守り役たるもの、時には看護師、時には教師、時には道化者と、七変化せねば勤まらぬ。


さて当家の若君@2歳は昨今、日本語習得の真っ最中である。

某(それがし)、陰ながらお手伝いいたしておる。

とりわけ、「合言葉」はもののふとしての必修項目。

正しき合言葉を学び、乱世を生き抜く智恵を身に着けてほしいものである。

紙は、びりびり。飛行機は、ぶーんぶーんである。


さて、某の尽力あって、若君は自ら一人二役で合言葉を発するようになったのであった。

「犬は、わんわん!」

「猫は、にゃあにゃあ!」

「ねずみは、ちゅうちゅう!」

「ぞうさんは、ぱおーん!」


さすがじゃ、若。その調子じゃ。


「きりんは、きりんきりん!」


・・・


この場合如何にせむ。

抽出記録:
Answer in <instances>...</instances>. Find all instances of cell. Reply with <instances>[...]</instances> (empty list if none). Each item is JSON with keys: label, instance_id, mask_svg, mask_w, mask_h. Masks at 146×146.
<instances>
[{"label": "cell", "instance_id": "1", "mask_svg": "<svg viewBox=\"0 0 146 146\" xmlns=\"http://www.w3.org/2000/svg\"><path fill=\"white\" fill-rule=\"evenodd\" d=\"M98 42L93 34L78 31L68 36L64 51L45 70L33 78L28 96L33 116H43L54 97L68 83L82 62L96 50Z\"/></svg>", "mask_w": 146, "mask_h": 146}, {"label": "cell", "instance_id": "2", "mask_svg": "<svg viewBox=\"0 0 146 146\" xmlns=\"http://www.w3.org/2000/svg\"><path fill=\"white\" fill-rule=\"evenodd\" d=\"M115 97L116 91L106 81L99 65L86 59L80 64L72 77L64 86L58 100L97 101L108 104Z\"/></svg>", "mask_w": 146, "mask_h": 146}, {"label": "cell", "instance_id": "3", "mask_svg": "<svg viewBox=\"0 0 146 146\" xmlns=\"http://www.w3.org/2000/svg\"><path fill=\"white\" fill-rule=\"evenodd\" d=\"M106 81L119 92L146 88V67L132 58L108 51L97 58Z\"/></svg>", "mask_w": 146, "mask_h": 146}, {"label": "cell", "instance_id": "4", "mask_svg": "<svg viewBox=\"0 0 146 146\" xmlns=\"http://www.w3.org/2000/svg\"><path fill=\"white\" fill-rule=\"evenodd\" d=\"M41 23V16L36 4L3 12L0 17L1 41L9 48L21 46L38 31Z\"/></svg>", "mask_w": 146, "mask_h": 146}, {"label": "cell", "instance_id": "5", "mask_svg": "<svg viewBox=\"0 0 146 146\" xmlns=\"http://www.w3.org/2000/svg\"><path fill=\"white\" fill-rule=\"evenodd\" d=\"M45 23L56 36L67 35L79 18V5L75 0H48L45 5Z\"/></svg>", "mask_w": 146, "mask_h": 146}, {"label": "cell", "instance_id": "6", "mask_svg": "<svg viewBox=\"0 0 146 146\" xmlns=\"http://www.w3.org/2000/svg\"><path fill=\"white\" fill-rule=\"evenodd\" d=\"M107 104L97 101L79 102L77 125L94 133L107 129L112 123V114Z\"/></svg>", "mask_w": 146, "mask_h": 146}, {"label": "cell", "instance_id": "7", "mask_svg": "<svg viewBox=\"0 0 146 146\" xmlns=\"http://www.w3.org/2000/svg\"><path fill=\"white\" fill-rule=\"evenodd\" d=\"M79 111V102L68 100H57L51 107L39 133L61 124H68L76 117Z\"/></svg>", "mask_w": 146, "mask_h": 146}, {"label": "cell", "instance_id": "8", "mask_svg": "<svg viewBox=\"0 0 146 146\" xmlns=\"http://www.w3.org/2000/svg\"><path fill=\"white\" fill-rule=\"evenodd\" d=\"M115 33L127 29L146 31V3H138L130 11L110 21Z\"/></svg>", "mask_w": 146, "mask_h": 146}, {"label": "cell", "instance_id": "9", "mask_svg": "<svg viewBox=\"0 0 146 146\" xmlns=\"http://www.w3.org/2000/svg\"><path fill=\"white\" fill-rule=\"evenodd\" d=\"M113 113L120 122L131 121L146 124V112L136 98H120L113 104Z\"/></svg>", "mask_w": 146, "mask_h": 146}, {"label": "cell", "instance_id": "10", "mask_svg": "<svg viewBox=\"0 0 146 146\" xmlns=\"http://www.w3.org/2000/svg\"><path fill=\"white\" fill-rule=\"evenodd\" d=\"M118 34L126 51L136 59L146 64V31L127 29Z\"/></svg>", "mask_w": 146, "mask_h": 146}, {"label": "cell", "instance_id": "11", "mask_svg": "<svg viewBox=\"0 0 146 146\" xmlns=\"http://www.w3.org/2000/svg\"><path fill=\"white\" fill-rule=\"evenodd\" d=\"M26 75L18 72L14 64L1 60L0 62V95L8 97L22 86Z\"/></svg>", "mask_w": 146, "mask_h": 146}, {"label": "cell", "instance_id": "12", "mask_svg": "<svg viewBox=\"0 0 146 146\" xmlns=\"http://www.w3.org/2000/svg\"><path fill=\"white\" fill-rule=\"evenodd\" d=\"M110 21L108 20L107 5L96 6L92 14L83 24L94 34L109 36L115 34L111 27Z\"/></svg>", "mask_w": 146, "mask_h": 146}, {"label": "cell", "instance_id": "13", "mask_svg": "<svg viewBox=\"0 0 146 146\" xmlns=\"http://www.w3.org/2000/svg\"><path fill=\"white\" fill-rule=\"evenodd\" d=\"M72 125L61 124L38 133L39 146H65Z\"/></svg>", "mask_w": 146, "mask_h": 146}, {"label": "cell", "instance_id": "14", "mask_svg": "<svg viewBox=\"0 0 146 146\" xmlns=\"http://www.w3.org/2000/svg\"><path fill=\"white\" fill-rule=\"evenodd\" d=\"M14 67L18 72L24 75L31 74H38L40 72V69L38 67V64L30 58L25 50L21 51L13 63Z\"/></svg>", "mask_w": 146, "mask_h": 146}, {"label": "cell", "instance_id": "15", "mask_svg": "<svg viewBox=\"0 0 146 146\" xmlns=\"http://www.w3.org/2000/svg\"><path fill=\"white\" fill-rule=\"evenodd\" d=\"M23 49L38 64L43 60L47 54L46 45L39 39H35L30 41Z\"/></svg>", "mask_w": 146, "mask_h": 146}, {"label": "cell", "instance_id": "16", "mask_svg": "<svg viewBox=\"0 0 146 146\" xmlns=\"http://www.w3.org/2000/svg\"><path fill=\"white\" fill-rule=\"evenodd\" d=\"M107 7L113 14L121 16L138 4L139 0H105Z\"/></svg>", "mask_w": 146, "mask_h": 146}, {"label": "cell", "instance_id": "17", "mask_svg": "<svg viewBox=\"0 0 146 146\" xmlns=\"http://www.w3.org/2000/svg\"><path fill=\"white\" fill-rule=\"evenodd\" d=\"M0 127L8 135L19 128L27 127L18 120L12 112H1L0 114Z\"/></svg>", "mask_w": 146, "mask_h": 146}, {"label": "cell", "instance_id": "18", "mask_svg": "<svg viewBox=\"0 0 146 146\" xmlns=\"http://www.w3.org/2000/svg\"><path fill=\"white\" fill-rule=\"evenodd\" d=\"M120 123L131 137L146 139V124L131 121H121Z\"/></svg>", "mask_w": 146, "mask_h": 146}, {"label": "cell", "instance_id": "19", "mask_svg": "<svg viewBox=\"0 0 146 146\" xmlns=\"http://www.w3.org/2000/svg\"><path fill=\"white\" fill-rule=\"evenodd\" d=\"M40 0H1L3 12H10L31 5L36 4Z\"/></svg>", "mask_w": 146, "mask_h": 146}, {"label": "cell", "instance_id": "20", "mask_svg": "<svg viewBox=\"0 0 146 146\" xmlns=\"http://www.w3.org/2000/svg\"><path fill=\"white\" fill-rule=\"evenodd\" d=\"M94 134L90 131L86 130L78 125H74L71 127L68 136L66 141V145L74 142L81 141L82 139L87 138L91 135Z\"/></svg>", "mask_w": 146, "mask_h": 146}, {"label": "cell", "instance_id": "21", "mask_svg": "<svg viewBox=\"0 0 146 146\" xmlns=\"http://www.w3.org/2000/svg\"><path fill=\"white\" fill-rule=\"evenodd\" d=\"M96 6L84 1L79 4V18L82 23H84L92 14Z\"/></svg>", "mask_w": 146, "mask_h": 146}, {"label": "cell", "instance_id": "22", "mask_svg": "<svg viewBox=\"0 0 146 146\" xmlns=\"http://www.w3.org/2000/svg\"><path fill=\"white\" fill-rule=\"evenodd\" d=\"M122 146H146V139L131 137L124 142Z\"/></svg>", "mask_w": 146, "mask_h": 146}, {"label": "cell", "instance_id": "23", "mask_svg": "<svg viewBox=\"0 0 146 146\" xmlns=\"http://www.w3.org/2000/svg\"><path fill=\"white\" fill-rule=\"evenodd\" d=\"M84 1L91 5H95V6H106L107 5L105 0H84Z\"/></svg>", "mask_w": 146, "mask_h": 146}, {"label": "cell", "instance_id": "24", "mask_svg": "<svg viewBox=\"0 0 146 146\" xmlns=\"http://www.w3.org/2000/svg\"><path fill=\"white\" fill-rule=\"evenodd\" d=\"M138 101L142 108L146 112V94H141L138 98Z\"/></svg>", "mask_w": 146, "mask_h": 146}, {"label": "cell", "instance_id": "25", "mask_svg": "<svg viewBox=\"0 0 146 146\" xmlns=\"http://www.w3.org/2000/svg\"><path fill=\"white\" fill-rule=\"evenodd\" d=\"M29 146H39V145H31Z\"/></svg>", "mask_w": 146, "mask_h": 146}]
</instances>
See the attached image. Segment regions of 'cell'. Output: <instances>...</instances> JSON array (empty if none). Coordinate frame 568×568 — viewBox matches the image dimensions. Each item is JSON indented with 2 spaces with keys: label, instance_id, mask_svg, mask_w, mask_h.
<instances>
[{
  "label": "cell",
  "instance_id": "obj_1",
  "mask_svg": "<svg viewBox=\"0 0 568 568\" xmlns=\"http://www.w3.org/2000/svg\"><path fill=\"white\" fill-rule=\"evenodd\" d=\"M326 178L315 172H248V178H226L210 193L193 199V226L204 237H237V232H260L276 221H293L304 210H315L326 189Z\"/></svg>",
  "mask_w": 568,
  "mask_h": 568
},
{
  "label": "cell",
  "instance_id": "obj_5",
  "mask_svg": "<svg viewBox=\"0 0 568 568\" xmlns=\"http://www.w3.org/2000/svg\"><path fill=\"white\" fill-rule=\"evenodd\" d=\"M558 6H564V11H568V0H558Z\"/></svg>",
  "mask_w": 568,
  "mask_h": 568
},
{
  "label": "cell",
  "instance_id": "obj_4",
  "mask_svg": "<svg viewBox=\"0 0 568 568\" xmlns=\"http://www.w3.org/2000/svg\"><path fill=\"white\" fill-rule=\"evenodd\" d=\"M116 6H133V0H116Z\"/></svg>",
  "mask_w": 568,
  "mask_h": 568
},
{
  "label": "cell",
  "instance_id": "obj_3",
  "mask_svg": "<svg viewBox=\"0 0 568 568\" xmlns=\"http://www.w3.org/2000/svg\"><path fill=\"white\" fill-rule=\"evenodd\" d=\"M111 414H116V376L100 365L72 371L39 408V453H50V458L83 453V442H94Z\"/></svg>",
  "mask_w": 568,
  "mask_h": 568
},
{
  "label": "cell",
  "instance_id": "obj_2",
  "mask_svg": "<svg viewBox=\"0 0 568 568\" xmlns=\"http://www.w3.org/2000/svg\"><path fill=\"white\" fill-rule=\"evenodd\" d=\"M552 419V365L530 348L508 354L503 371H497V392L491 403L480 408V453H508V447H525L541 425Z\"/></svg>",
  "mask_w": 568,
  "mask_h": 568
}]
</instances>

作業依頼 1: 若君の合言葉をつづった抜粋から、「さて当家の若君@2歳は昨今、日本語習得の真っ最中である。」から「さて、某の尽力あって、若君は自ら一人二役で合言葉を発するようになったのであった。」までの部分を全部書き写して返してください。
作業依頼 2: 若君の合言葉をつづった抜粋を、最後の文のあとから書き進めてください。

解答欄 1:
さて当家の若君@2歳は昨今、日本語習得の真っ最中である。

某(それがし)、陰ながらお手伝いいたしておる。

とりわけ、「合言葉」はもののふとしての必修項目。

正しき合言葉を学び、乱世を生き抜く智恵を身に着けてほしいものである。

紙は、びりびり。飛行機は、ぶーんぶーんである。


さて、某の尽力あって、若君は自ら一人二役で合言葉を発するようになったのであった。

解答欄 2:
いまの合言葉が正解とは、良識ある守り役としては言えぬのじゃ。

しかしながら、きりんの鳴き声・・・知らぬ。皆目見当もつかぬ。

もしかすると鳴かないような気がしないでもない。

もういっそ、裏技として、「麦酒(びいる)」などと教え込めば、殿の興を買うやもしれぬが、

少し、あざとい気もするのである。

この謎を解かねばならぬ。

いつの日かいざ、動物園へ。

参考文献:まつい のりこ
じゃあじゃあびりびり
幼き者供にはじめて合言葉を教える際、便利至極。